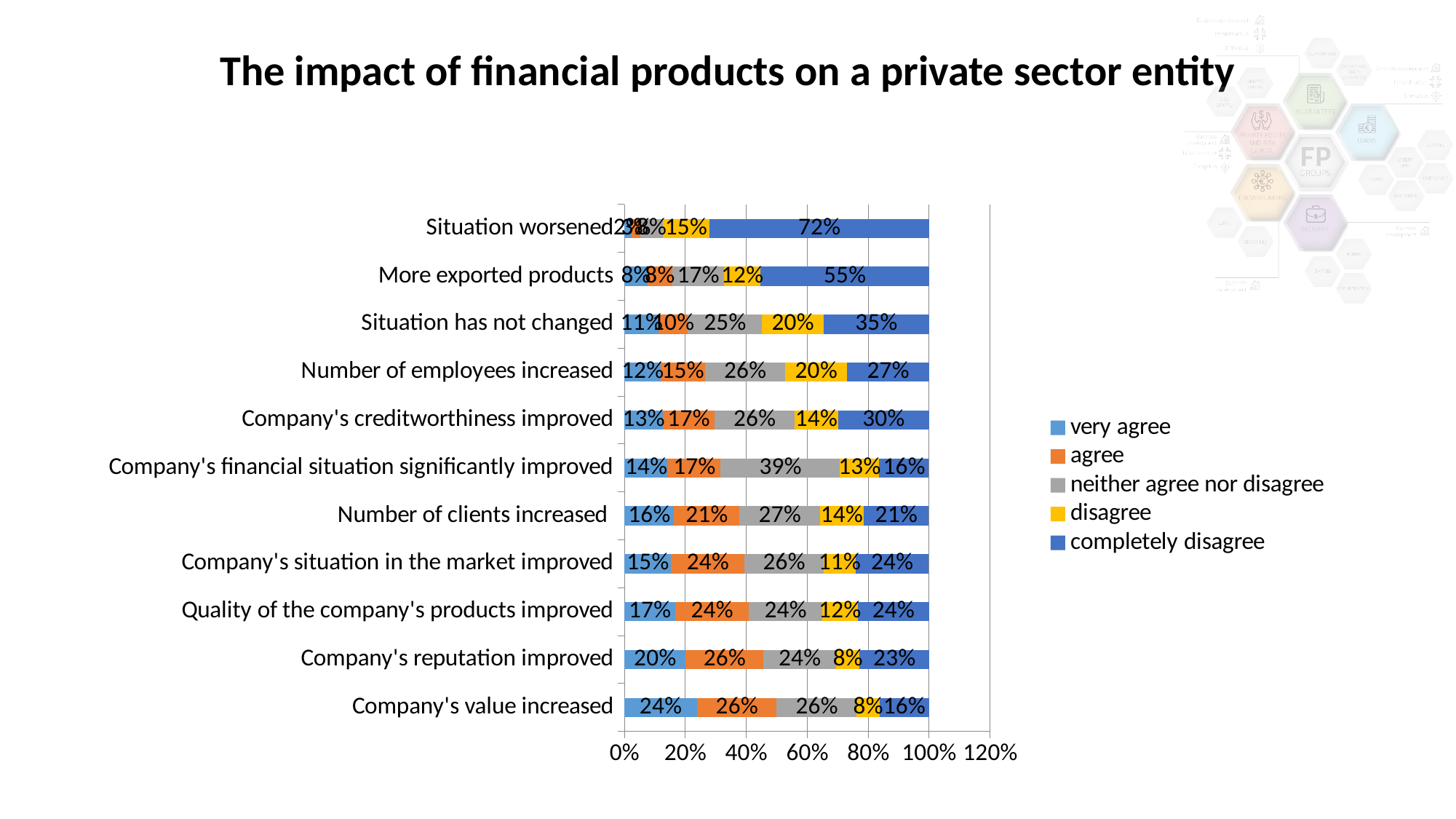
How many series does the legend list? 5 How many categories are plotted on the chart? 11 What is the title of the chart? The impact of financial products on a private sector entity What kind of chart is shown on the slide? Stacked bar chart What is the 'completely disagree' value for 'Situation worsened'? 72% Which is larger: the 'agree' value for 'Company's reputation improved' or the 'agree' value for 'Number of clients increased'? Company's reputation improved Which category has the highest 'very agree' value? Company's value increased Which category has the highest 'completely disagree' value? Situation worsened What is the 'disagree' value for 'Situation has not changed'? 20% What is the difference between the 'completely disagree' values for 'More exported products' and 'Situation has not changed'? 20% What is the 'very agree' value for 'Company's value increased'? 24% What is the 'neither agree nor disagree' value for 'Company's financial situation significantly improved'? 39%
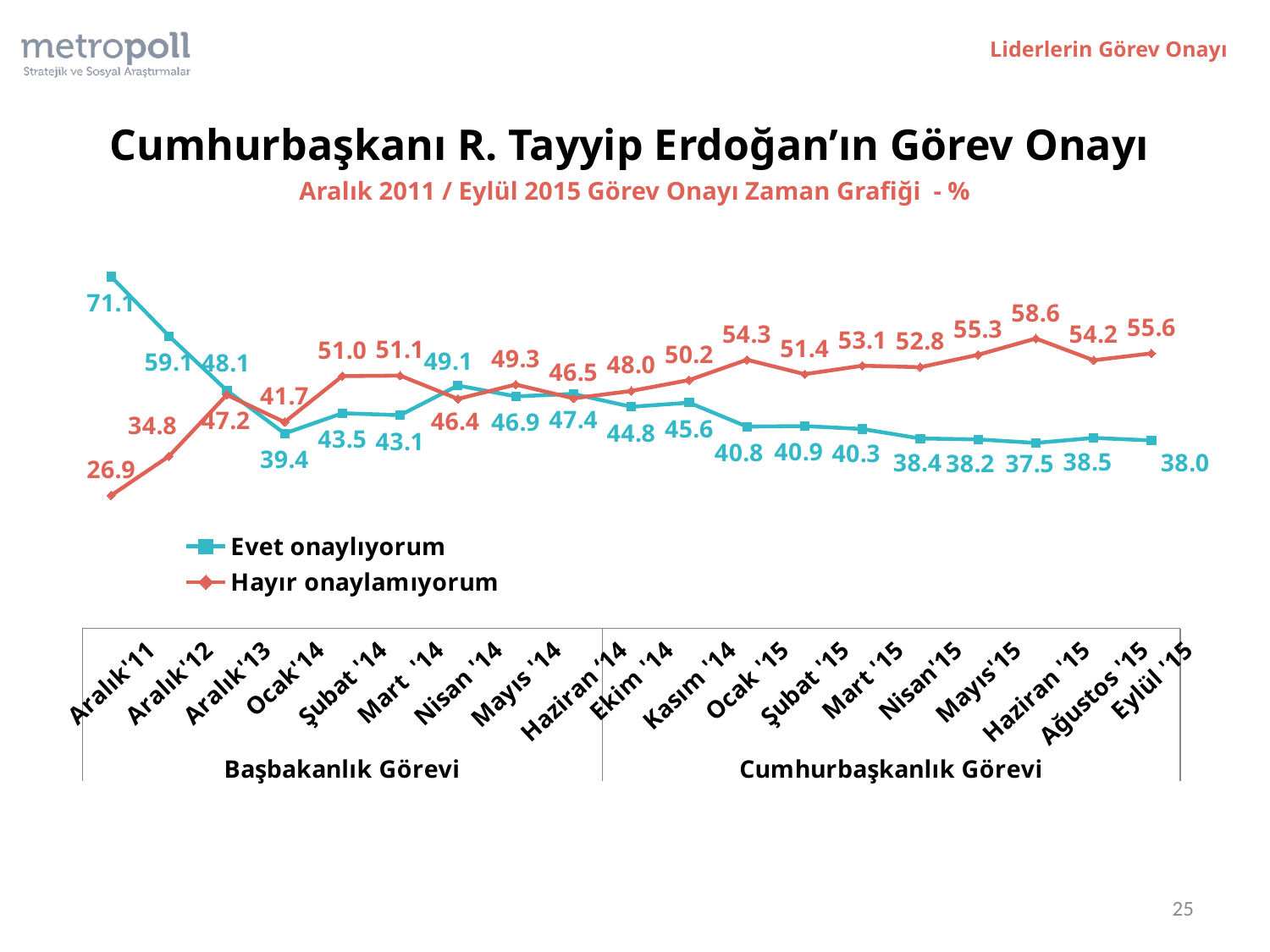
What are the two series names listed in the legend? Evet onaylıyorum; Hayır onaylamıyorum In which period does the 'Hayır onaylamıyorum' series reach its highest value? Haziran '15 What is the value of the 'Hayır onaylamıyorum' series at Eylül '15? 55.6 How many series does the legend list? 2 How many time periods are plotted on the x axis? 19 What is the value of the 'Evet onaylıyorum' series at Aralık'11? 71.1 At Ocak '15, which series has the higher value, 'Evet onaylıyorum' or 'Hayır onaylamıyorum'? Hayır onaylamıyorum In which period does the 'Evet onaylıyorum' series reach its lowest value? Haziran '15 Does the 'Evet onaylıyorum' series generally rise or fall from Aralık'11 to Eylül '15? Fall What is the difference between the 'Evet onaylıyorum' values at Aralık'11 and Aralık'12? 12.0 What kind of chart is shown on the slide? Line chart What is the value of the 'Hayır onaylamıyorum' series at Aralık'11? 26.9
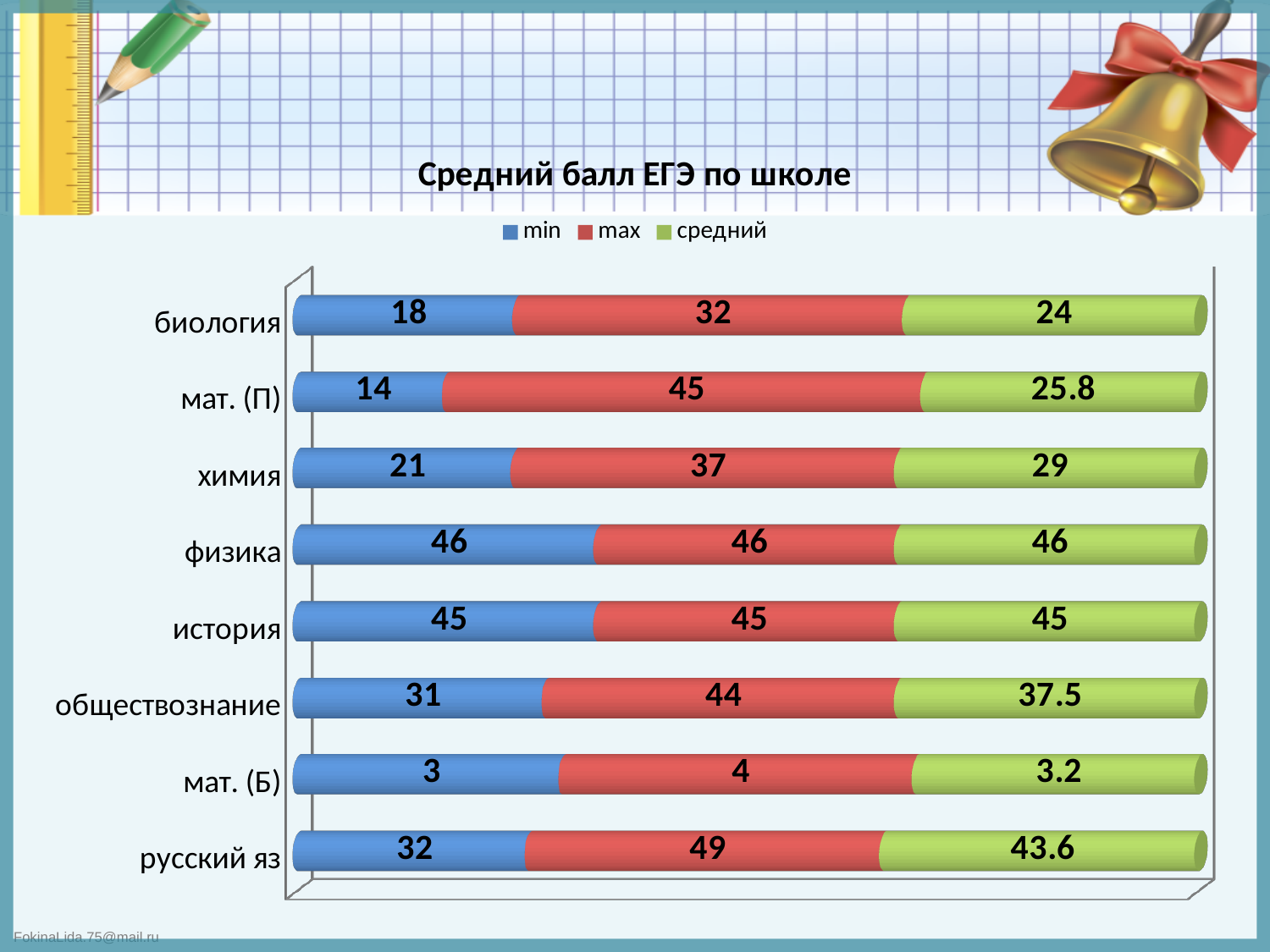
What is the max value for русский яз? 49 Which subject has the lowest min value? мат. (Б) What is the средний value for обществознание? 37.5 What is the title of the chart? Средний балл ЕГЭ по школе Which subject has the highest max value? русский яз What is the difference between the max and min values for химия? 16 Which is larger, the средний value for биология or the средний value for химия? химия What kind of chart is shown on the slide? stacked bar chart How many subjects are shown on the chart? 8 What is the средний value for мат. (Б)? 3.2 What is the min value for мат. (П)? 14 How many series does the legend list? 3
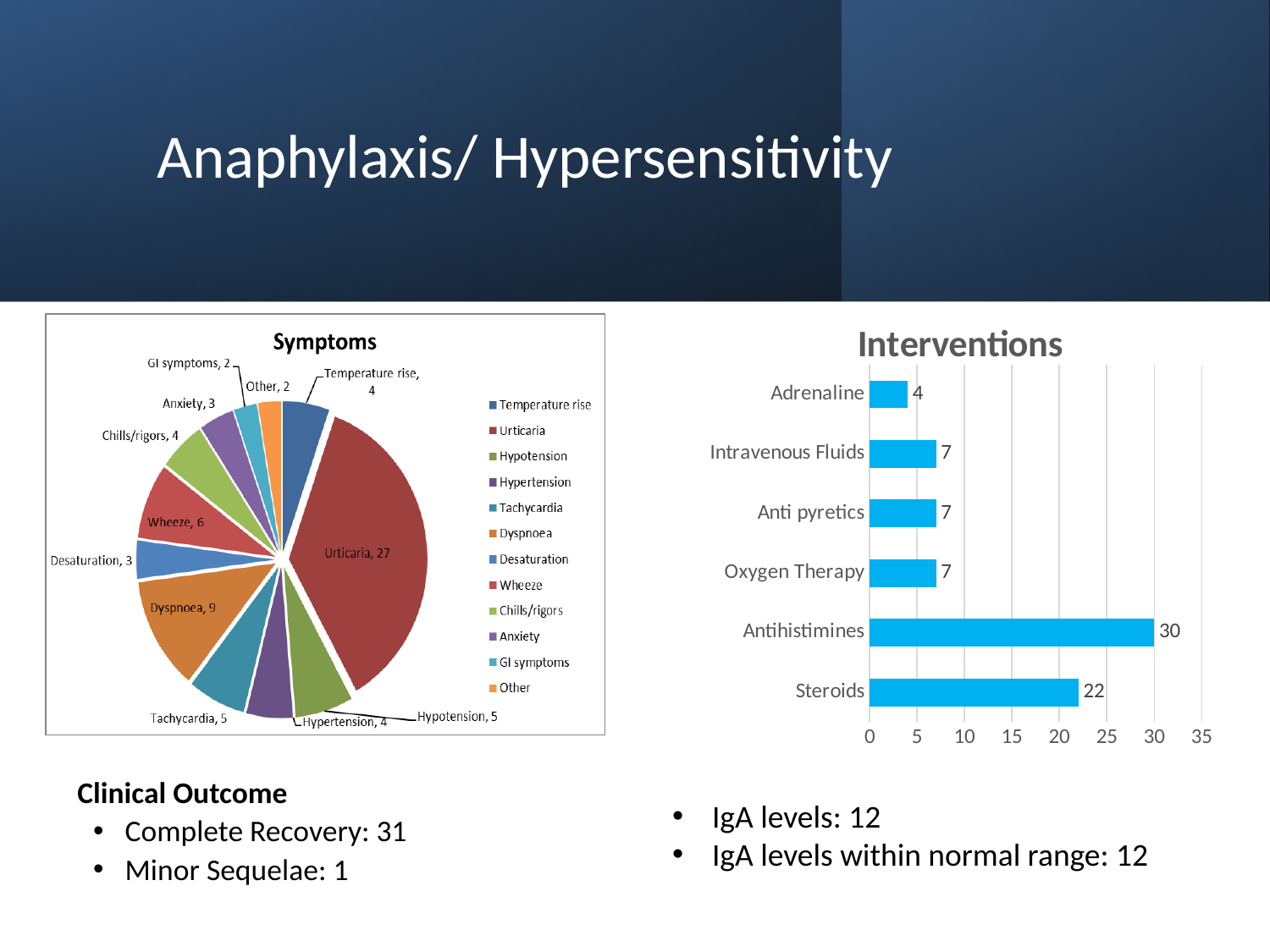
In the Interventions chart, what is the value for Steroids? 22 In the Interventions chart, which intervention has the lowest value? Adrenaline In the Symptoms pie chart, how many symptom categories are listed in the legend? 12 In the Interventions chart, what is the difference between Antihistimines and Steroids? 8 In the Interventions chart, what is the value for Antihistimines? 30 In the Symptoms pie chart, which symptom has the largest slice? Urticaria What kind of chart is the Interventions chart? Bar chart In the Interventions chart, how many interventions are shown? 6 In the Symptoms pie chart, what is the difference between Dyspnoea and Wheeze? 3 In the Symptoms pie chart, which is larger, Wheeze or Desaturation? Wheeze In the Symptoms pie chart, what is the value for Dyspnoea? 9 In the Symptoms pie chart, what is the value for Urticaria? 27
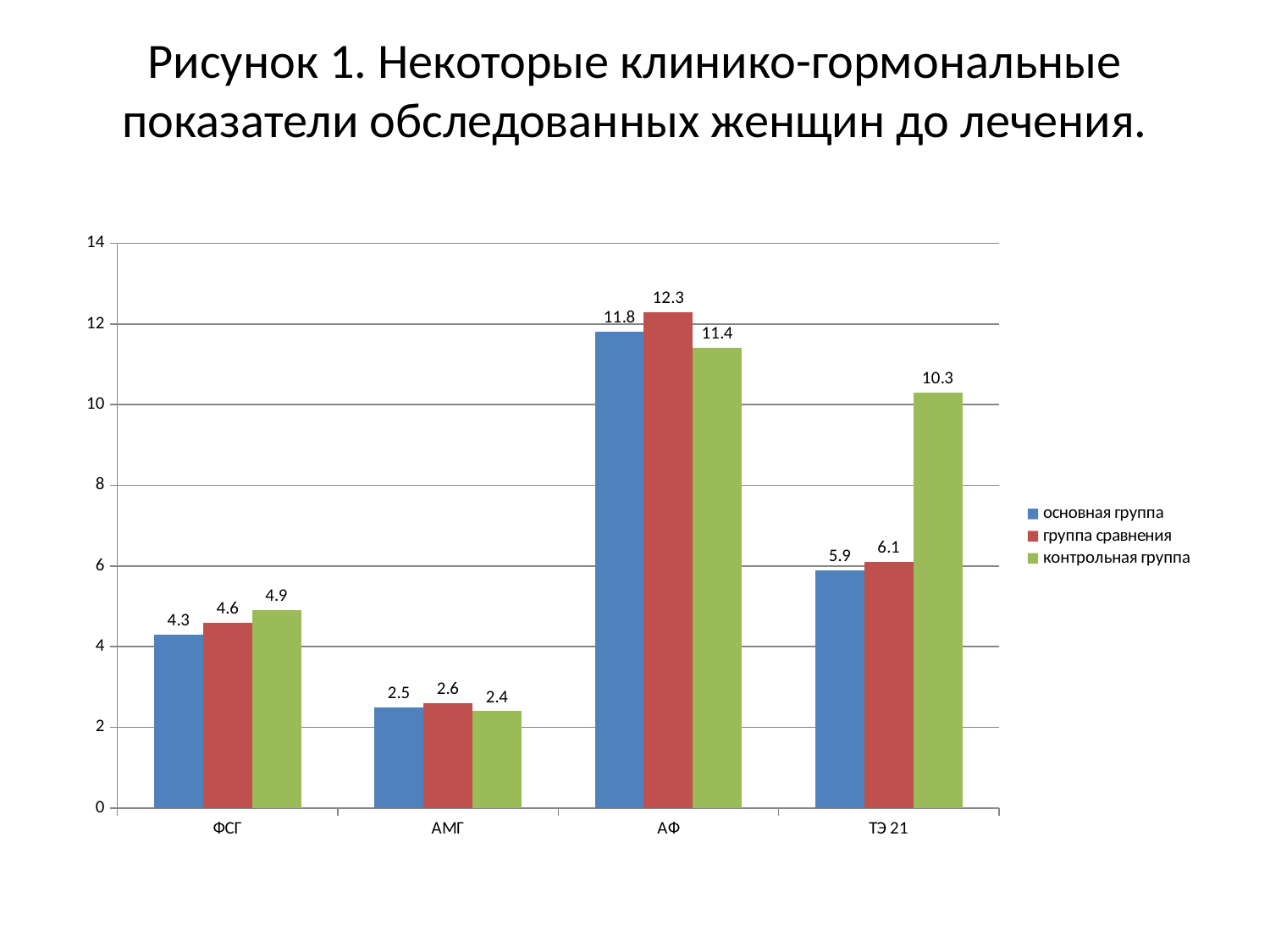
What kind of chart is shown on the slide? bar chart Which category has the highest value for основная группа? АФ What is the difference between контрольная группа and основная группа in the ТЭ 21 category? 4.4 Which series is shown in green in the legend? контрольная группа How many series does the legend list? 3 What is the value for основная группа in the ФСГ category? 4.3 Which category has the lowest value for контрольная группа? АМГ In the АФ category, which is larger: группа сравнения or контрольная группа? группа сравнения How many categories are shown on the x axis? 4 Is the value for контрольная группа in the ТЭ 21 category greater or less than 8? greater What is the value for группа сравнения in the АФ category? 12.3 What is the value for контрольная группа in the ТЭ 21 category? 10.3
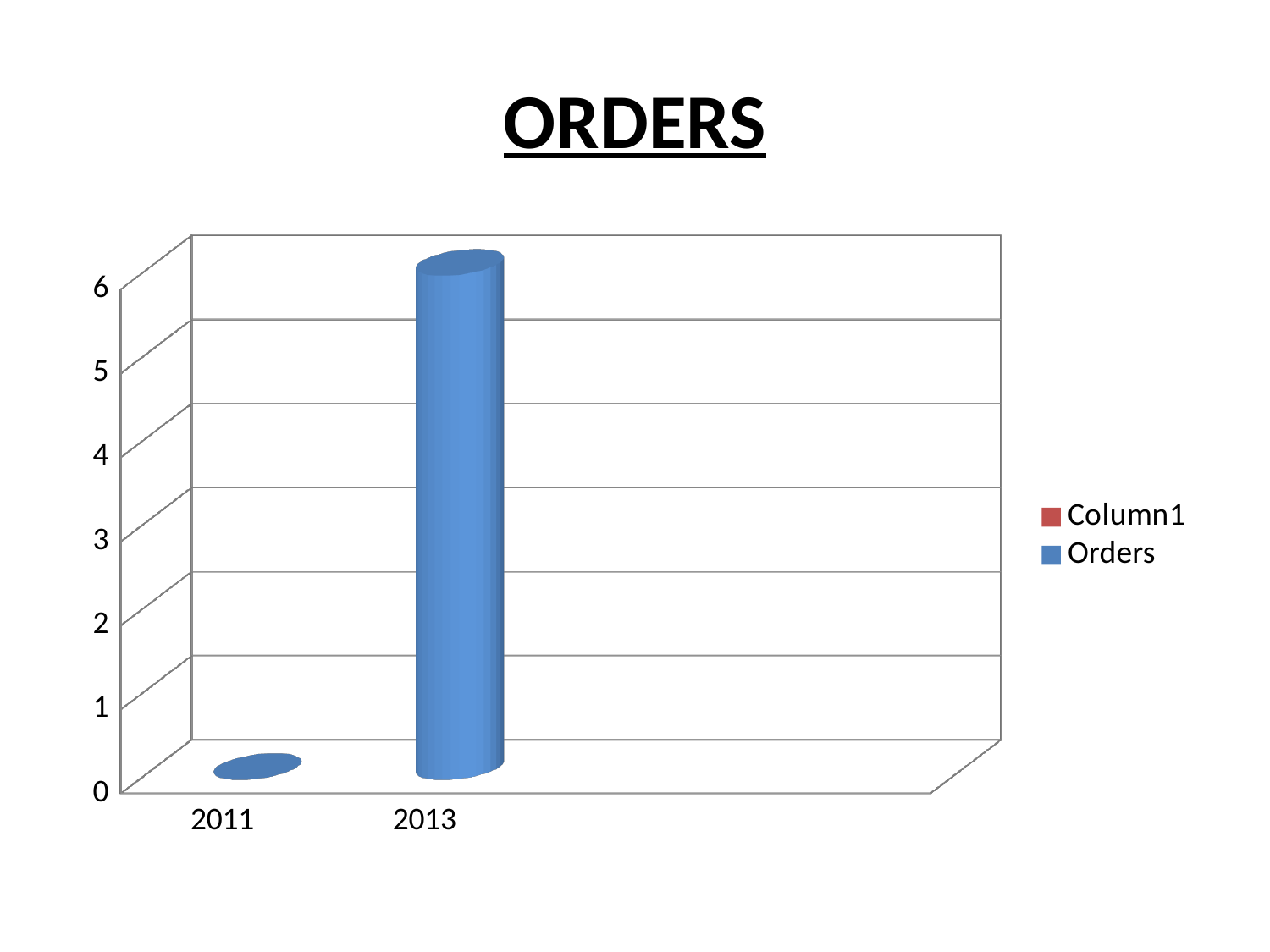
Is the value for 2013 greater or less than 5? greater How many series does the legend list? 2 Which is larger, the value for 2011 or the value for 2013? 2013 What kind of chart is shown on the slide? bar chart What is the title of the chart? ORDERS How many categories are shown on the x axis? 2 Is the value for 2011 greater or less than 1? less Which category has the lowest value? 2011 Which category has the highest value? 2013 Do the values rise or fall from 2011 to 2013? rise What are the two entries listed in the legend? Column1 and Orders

= = = =

Report how many lines of the listing contain the string "entries". Case counts; give only the number.

1